**Spatial question entries**
########################################

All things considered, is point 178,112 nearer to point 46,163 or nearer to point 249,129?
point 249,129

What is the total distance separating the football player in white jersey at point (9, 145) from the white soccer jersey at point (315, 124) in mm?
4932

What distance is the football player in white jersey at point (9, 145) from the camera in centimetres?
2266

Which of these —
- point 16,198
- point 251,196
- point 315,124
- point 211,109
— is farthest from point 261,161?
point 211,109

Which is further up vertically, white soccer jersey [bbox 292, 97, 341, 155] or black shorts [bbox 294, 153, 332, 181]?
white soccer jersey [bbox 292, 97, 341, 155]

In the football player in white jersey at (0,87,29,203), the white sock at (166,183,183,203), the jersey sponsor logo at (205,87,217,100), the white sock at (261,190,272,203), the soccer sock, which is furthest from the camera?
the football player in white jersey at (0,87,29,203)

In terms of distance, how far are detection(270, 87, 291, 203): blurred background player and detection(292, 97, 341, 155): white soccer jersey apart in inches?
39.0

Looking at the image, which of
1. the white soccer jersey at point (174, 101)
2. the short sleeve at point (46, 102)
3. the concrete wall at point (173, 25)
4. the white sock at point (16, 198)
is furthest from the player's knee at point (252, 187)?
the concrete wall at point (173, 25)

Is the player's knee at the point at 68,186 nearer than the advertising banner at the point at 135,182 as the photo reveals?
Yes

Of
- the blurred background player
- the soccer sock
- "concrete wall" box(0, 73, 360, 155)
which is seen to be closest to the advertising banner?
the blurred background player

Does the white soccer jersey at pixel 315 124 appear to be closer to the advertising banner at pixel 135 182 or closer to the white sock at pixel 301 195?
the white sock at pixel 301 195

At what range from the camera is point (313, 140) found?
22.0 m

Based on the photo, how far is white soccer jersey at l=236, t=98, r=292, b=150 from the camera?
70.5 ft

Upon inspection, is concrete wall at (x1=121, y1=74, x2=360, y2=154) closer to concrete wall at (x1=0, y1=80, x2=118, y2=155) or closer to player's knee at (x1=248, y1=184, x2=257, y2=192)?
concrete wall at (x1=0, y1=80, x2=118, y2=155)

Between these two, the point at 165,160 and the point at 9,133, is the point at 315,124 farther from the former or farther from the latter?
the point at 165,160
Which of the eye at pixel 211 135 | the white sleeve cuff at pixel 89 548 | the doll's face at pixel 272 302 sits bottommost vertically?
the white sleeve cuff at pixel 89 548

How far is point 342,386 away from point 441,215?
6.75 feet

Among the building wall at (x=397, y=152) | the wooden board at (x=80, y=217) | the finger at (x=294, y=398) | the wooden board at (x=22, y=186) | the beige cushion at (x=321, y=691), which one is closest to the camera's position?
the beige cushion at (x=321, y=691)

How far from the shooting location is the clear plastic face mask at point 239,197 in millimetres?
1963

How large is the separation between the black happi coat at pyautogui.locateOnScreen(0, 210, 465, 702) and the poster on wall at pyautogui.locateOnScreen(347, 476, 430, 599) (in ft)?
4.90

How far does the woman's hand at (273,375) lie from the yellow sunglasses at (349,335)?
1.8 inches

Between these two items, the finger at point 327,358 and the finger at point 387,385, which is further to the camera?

########################################

**Exercise description**
Can you copy out, word for word, every line of the records from the line containing "How large is" through the end of the records, including both of those lines?

**Answer for the task**
How large is the separation between the black happi coat at pyautogui.locateOnScreen(0, 210, 465, 702) and the poster on wall at pyautogui.locateOnScreen(347, 476, 430, 599) (in ft)?
4.90

How far does the woman's hand at (273,375) lie from the yellow sunglasses at (349,335)?
1.8 inches

Between these two items, the finger at point 327,358 and the finger at point 387,385, which is further to the camera?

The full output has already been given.